*EXERCISE DETAILS*:
Word for word, retype each record shown below.

*RECORD EXCERPTS*:
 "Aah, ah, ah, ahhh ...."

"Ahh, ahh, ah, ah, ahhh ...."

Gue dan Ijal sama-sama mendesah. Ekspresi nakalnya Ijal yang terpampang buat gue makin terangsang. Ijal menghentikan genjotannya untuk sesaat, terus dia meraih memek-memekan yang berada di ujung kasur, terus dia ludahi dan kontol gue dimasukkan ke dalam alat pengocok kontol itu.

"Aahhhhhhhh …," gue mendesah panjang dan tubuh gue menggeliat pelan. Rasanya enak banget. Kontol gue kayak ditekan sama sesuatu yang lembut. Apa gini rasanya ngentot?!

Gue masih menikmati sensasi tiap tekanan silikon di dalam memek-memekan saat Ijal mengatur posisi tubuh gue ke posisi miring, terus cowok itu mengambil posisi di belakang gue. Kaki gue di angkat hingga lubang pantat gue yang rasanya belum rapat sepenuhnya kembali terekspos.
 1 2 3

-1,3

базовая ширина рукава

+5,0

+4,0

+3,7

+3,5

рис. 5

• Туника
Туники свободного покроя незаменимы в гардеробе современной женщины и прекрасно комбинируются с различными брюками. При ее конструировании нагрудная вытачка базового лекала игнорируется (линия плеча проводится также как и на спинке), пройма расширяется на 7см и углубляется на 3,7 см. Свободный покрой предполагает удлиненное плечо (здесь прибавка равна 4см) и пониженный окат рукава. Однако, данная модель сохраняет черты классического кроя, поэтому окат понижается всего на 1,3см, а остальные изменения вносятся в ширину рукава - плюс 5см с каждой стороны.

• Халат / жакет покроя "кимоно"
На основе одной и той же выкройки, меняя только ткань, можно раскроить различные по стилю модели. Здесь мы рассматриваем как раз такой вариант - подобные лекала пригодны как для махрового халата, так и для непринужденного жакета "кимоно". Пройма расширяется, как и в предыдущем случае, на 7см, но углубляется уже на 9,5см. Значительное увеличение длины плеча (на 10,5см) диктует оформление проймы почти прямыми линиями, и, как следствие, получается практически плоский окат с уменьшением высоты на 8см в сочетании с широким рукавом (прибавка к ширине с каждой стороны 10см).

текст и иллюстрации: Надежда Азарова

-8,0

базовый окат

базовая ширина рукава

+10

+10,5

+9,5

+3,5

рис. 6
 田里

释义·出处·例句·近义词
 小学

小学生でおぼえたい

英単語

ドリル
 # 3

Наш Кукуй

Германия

*SOLUTION*:
 "Aah, ah, ah, ahhh ...."

"Ahh, ahh, ah, ah, ahhh ...."

Gue dan Ijal sama-sama mendesah. Ekspresi nakalnya Ijal yang terpampang buat gue makin terangsang. Ijal menghentikan genjotannya untuk sesaat, terus dia meraih memek-memekan yang berada di ujung kasur, terus dia ludahi dan kontol gue dimasukkan ke dalam alat pengocok kontol itu.

"Aahhhhhhhh …," gue mendesah panjang dan tubuh gue menggeliat pelan. Rasanya enak banget. Kontol gue kayak ditekan sama sesuatu yang lembut. Apa gini rasanya ngentot?!

Gue masih menikmati sensasi tiap tekanan silikon di dalam memek-memekan saat Ijal mengatur posisi tubuh gue ke posisi miring, terus cowok itu mengambil posisi di belakang gue. Kaki gue di angkat hingga lubang pantat gue yang rasanya belum rapat sepenuhnya kembali terekspos.
 1 2 3

-1,3

базовая ширина рукава

+5,0

+4,0

+3,7

+3,5

рис. 5

• Туника
Туники свободного покроя незаменимы в гардеробе современной женщины и прекрасно комбинируются с различными брюками. При ее конструировании нагрудная вытачка базового лекала игнорируется (линия плеча проводится также как и на спинке), пройма расширяется на 7см и углубляется на 3,7 см. Свободный покрой предполагает удлиненное плечо (здесь прибавка равна 4см) и пониженный окат рукава. Однако, данная модель сохраняет черты классического кроя, поэтому окат понижается всего на 1,3см, а остальные изменения вносятся в ширину рукава - плюс 5см с каждой стороны.

• Халат / жакет покроя "кимоно"
На основе одной и той же выкройки, меняя только ткань, можно раскроить различные по стилю модели. Здесь мы рассматриваем как раз такой вариант - подобные лекала пригодны как для махрового халата, так и для непринужденного жакета "кимоно". Пройма расширяется, как и в предыдущем случае, на 7см, но углубляется уже на 9,5см. Значительное увеличение длины плеча (на 10,5см) диктует оформление проймы почти прямыми линиями, и, как следствие, получается практически плоский окат с уменьшением высоты на 8см в сочетании с широким рукавом (прибавка к ширине с каждой стороны 10см).

текст и иллюстрации: Надежда Азарова

-8,0

базовый окат

базовая ширина рукава

+10

+10,5

+9,5

+3,5

рис. 6
 田里

释义·出处·例句·近义词
 小学

小学生でおぼえたい

英単語

ドリル
 # 3

Наш Кукуй

Германия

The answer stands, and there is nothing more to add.